In other developments:

  • The U.S. military announced the deaths of two American soldiers, killed by an explosion near their vehicle in Iraq's northern Ninevah province. Two other soldiers were wounded by the blast, which occurred Wednesday, the military said in a statement. At least 3,844 members of the U.S. military have died since the beginning of the Iraq war in March 2003, according to an Associated Press count. The figure includes seven military civilians.
  • U.S. helicopters opened fire after a ground patrol came under attack southeast of Baghdad on Wednesday, and Iraqi police said three officers were killed and one wounded in the strike. A local policeman, who declined to be identified because he wasn't authorized to release the information, claimed the officers were killed when an Iraqi patrol vehicle was hit in the airstrike. It was the latest in a series of claims that U.S. airstrikes have killed innocent Iraqis. The American military says it takes several measures to prevent civilian casualties while insisting that it will strike back when attacked.
  • Bombs killed at least 16 people in attacks across the Iraqi capital and its northern suburbs Thursday. A roadside bomb killed five people near a shelter used as a police recruiting center in northeast Baghdad, police said. Six other people were wounded, they said. Most of the victims were recruits lining up outside the shelter.
  • In Balad Ruz, an ethnically mixed city 45 miles northeast of the capital, another roadside bomb exploded near a convoy carrying the police chief of Balad Ruz, Col. Faris al-Amirie, police said. Six of al-Amirie's guards were killed and eight others were hurt, but the chief escaped injury, they said.
  • In Sadiyah, 60 miles north of Baghdad, police said a cluster of three attacks took place, killing five people and wounding 18 others.

    A lawmaker from the Kurdish bloc in Iraq's parliament, Bayazed Hassan Abdullah, said Thursday that he worried economic sanctions by Turkey would end up hurting businesses in Iraq's northern Kurdistan region with no links to the rebels.

    "It will not be good, and it'll be a loss for the Turkish government too," Abdullah told The Associated Press. "It will affect the Kurdish region because there are strong economic relations between Kurdistan and the Turkish government."

    Other Iraqis said they believe Turkey has a right to use economic measures to crack down on what they consider aggression by the PKK, which has bases in the rugged border region between Turkey and Iraq.

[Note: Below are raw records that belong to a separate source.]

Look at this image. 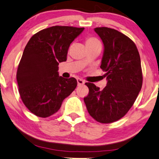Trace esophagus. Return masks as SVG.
Segmentation results:
<instances>
[{
	"label": "esophagus",
	"instance_id": "34e87169",
	"mask_svg": "<svg viewBox=\"0 0 159 159\" xmlns=\"http://www.w3.org/2000/svg\"><path fill=\"white\" fill-rule=\"evenodd\" d=\"M77 84L78 85H82V84H84V81L83 80H82V79H80V78H78V79L77 80Z\"/></svg>",
	"mask_w": 159,
	"mask_h": 159
}]
</instances>
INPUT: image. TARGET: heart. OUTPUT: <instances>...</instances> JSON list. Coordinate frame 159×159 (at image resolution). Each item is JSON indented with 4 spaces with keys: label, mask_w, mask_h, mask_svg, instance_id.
Listing matches in <instances>:
<instances>
[{
    "label": "heart",
    "mask_w": 159,
    "mask_h": 159,
    "mask_svg": "<svg viewBox=\"0 0 159 159\" xmlns=\"http://www.w3.org/2000/svg\"><path fill=\"white\" fill-rule=\"evenodd\" d=\"M85 44L87 49L101 46L100 41L94 36H87L85 39Z\"/></svg>",
    "instance_id": "obj_1"
}]
</instances>
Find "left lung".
I'll return each mask as SVG.
<instances>
[{
	"mask_svg": "<svg viewBox=\"0 0 159 159\" xmlns=\"http://www.w3.org/2000/svg\"><path fill=\"white\" fill-rule=\"evenodd\" d=\"M94 31L103 43L100 67L106 72L108 82L103 90L93 83H85L89 91L84 101L93 119L111 123L125 116L142 89L141 60L136 45L128 36L105 27Z\"/></svg>",
	"mask_w": 159,
	"mask_h": 159,
	"instance_id": "left-lung-1",
	"label": "left lung"
}]
</instances>
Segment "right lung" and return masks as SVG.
Segmentation results:
<instances>
[{
    "label": "right lung",
    "mask_w": 159,
    "mask_h": 159,
    "mask_svg": "<svg viewBox=\"0 0 159 159\" xmlns=\"http://www.w3.org/2000/svg\"><path fill=\"white\" fill-rule=\"evenodd\" d=\"M84 30L53 26L34 34L26 45L17 71L22 102L30 112L47 118L58 111L77 85L75 78L59 76V62L66 61L70 43Z\"/></svg>",
    "instance_id": "1"
}]
</instances>
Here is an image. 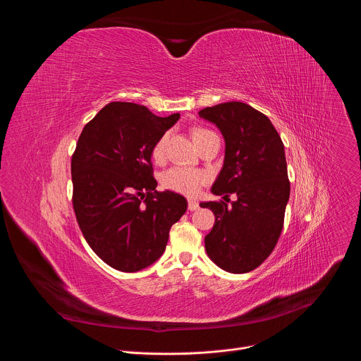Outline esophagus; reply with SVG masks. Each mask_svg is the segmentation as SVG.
<instances>
[{"mask_svg":"<svg viewBox=\"0 0 361 361\" xmlns=\"http://www.w3.org/2000/svg\"><path fill=\"white\" fill-rule=\"evenodd\" d=\"M198 207H200V205L195 200H188V210L190 212H195Z\"/></svg>","mask_w":361,"mask_h":361,"instance_id":"esophagus-1","label":"esophagus"}]
</instances>
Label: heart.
<instances>
[{
    "mask_svg": "<svg viewBox=\"0 0 361 361\" xmlns=\"http://www.w3.org/2000/svg\"><path fill=\"white\" fill-rule=\"evenodd\" d=\"M212 133L207 128H201L197 127L192 130V138L195 144H198L205 135ZM167 141H169V134H163L156 144L152 147L151 151V157L154 161H163L166 156V148H167ZM209 181V174L201 170H194V169H184V167H171L167 171L163 173L161 176V185L163 188L178 192L187 197H195L202 185Z\"/></svg>",
    "mask_w": 361,
    "mask_h": 361,
    "instance_id": "obj_1",
    "label": "heart"
}]
</instances>
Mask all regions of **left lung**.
Instances as JSON below:
<instances>
[{
	"instance_id": "8db88e82",
	"label": "left lung",
	"mask_w": 361,
	"mask_h": 361,
	"mask_svg": "<svg viewBox=\"0 0 361 361\" xmlns=\"http://www.w3.org/2000/svg\"><path fill=\"white\" fill-rule=\"evenodd\" d=\"M198 114L226 140L224 166L212 191L227 202L238 194L231 206L223 200L200 204L216 217L205 251L220 269L248 273L271 254L284 226L290 197L284 144L269 117L244 102H223Z\"/></svg>"
}]
</instances>
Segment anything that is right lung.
<instances>
[{
    "mask_svg": "<svg viewBox=\"0 0 361 361\" xmlns=\"http://www.w3.org/2000/svg\"><path fill=\"white\" fill-rule=\"evenodd\" d=\"M178 118L114 101L78 137L71 157L75 219L91 250L116 270L134 273L159 260L187 210L183 195L156 190L151 164L154 144Z\"/></svg>",
    "mask_w": 361,
    "mask_h": 361,
    "instance_id": "obj_1",
    "label": "right lung"
}]
</instances>
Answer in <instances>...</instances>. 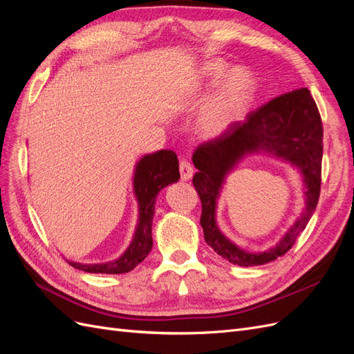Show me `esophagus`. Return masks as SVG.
Instances as JSON below:
<instances>
[{
	"label": "esophagus",
	"mask_w": 354,
	"mask_h": 354,
	"mask_svg": "<svg viewBox=\"0 0 354 354\" xmlns=\"http://www.w3.org/2000/svg\"><path fill=\"white\" fill-rule=\"evenodd\" d=\"M180 176L183 181H189L194 176V167H192L187 160H181L180 162Z\"/></svg>",
	"instance_id": "1"
}]
</instances>
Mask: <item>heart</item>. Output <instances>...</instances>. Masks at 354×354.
<instances>
[{
    "label": "heart",
    "instance_id": "1",
    "mask_svg": "<svg viewBox=\"0 0 354 354\" xmlns=\"http://www.w3.org/2000/svg\"><path fill=\"white\" fill-rule=\"evenodd\" d=\"M226 71L227 65L223 60L205 62L199 68L187 93L174 102L177 108H183L198 94L207 91L221 78L216 90L203 102L195 118V131L208 140L226 134L248 109L254 97L255 80L248 71L236 68L225 75Z\"/></svg>",
    "mask_w": 354,
    "mask_h": 354
}]
</instances>
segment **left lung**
Segmentation results:
<instances>
[{
  "instance_id": "1",
  "label": "left lung",
  "mask_w": 354,
  "mask_h": 354,
  "mask_svg": "<svg viewBox=\"0 0 354 354\" xmlns=\"http://www.w3.org/2000/svg\"><path fill=\"white\" fill-rule=\"evenodd\" d=\"M324 128L317 106L307 88L281 94L236 122L216 140L194 153V186L202 202L201 226L205 242L232 264L250 267L274 261L291 250L316 209L322 173ZM266 153L299 168L304 176L306 207L272 249L252 253L239 249L216 226V202L227 176L246 156Z\"/></svg>"
}]
</instances>
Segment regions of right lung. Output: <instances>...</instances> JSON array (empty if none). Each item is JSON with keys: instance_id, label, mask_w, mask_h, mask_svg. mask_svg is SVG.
<instances>
[{"instance_id": "1", "label": "right lung", "mask_w": 354, "mask_h": 354, "mask_svg": "<svg viewBox=\"0 0 354 354\" xmlns=\"http://www.w3.org/2000/svg\"><path fill=\"white\" fill-rule=\"evenodd\" d=\"M178 159L173 151H158L143 155L134 168L133 190L138 205V220L133 239L121 257L108 263L68 261L72 267L87 273L121 274L133 270L152 251V223L155 202L160 190L178 181Z\"/></svg>"}]
</instances>
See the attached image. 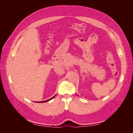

    "Turkey should impose severe sanctions," said Khamas al-Janabi, a doctor living in Baghdad.

    "Kurdish parties... should either prevent (Kurdish rebel attacks) or force the PKK elements to leave the northern part of the country, otherwise Turkey has the right to launch attacks on PKK bases," al Janabi said.

    So far, the Turkish military has limited its assaults against PKK fighters in Iraq to shelling and bombing just inside Iraq's side of the border zone.

    Monday's talks between Erdogan and Bush could be key in averting a Turkish military incursion deep inside northern Iraq.

    White House press secretary Dana Perino said Wednesday that Bush would use the meeting to emphasize that Washington expects the Iraqi government to act against the group, which is labeled a terrorist organization by both the European Union and the United States.

    Iraqi Foreign Minister Hoshyar Zebari, a Kurd, has said Iraq will try to stop PKK cross-border attacks. He also pledged that his government would set up more checkpoints set up along its northern border to halt shipments of fuel, food and other supplies to Kurdish insurgents.